*DOKUMENTTEXT:*
------------

Kann man bei dem Google G1 eigentlich auch einen Mail Client für ein GMX Mail Konto einrichten? Immer über die Seite zu gehen fände ich doof, denn das wäre der einzigste Kritikpunkt dass ich mir es nicht kaufen würde. 

Ich werde übrigens mal die Aldi Datenflatrate ausprobieren, hab nämlich meine "normale" Sim Karte schon von denen.


----------



## Oliver (19. August 2009)

*AW: "Bester" Datentarif fürs Handy?*

Das iPhone checkt nur neue Emails und Updates, wenn man dies auch will. Lässt sich natürlich auch abschalten. Bei O2 gibt es nach den 200 MB einen Fallback auf GPRS mit unbegrenztem Traffik, weshalb mir diese Lösung ja so gut gefällt. Die Preise sind auch okay, 15 Cent in alle Netzte, maximal 60 Euro pro Abrechnungsmonat, danach darf man so viel telefonieren, wie man will.


----------



## kc1992 (20. August 2009)

*AW: "Bester" Datentarif fürs Handy?*

Oh das mit dem unbegrenzten Traffic über GPRS wusste ich nicht! Das ist ja wirklich ziemlich nützlich 
Ja ich weiss nicht mir war so, als wenn man Cousin das Problem mal bei seinem iPhone 2G hatte(Jailbreak und aus Amerika), deswegen hatte er sich ne Flat geholt.


----------



## Oliver (21. August 2009)

------------

*ARBEITSANWEISUNGEN:*
• A. Schreiben Sie aus dem Forumstext über Datentarife den Abschnitt von „Ich werde übrigens“ bis einschließlich „wie man will.“ wortgetreu ab.
• B. Wiederholen Sie aus den Datensätzen wortgetreu die Zeilen von der Zeile mit „As observable in“ bis einschließlich zum Ende der Datensätze.
Der Forumstext und die Datensätze haben inhaltlich nichts miteinander zu tun.

*BEREITGESTELLTE DATEN:*
------------

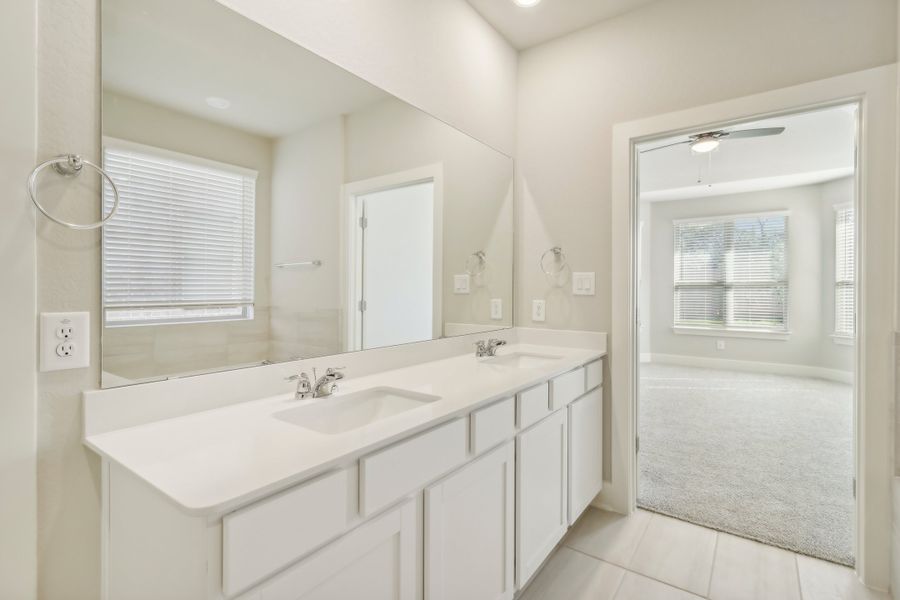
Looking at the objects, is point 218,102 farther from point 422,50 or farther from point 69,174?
point 422,50

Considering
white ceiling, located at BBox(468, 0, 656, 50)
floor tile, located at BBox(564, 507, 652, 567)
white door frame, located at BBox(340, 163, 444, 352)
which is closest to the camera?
white door frame, located at BBox(340, 163, 444, 352)

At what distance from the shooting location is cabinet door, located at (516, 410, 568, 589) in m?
1.50

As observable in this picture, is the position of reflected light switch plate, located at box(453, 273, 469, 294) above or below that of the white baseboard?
above

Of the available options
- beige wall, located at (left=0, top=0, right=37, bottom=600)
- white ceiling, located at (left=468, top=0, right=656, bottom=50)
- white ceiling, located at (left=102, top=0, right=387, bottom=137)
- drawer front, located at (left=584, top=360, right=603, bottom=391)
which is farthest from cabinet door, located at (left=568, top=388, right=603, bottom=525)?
→ white ceiling, located at (left=468, top=0, right=656, bottom=50)

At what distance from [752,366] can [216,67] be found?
6676mm

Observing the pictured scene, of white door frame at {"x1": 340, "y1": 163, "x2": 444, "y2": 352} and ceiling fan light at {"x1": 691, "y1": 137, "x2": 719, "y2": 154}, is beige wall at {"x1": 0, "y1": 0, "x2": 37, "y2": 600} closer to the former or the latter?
white door frame at {"x1": 340, "y1": 163, "x2": 444, "y2": 352}

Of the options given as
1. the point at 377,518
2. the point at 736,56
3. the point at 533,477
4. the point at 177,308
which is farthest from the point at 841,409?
the point at 177,308

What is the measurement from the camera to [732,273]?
591 cm

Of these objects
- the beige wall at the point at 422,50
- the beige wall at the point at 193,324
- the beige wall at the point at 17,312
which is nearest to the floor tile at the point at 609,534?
the beige wall at the point at 193,324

------------

*LÖSUNGEN JE AUFGABE:*
• A.
Ich werde übrigens mal die Aldi Datenflatrate ausprobieren, hab nämlich meine "normale" Sim Karte schon von denen.


----------



## Oliver (19. August 2009)

*AW: "Bester" Datentarif fürs Handy?*

Das iPhone checkt nur neue Emails und Updates, wenn man dies auch will. Lässt sich natürlich auch abschalten. Bei O2 gibt es nach den 200 MB einen Fallback auf GPRS mit unbegrenztem Traffik, weshalb mir diese Lösung ja so gut gefällt. Die Preise sind auch okay, 15 Cent in alle Netzte, maximal 60 Euro pro Abrechnungsmonat, danach darf man so viel telefonieren, wie man will.

• B.
As observable in this picture, is the position of reflected light switch plate, located at box(453, 273, 469, 294) above or below that of the white baseboard?
above

Of the available options
- beige wall, located at (left=0, top=0, right=37, bottom=600)
- white ceiling, located at (left=468, top=0, right=656, bottom=50)
- white ceiling, located at (left=102, top=0, right=387, bottom=137)
- drawer front, located at (left=584, top=360, right=603, bottom=391)
which is farthest from cabinet door, located at (left=568, top=388, right=603, bottom=525)?
→ white ceiling, located at (left=468, top=0, right=656, bottom=50)

At what distance from [752,366] can [216,67] be found?
6676mm

Observing the pictured scene, of white door frame at {"x1": 340, "y1": 163, "x2": 444, "y2": 352} and ceiling fan light at {"x1": 691, "y1": 137, "x2": 719, "y2": 154}, is beige wall at {"x1": 0, "y1": 0, "x2": 37, "y2": 600} closer to the former or the latter?
white door frame at {"x1": 340, "y1": 163, "x2": 444, "y2": 352}

Of the options given as
1. the point at 377,518
2. the point at 736,56
3. the point at 533,477
4. the point at 177,308
which is farthest from the point at 841,409?
the point at 177,308

What is the measurement from the camera to [732,273]?
591 cm

Of these objects
- the beige wall at the point at 422,50
- the beige wall at the point at 193,324
- the beige wall at the point at 17,312
which is nearest to the floor tile at the point at 609,534?
the beige wall at the point at 193,324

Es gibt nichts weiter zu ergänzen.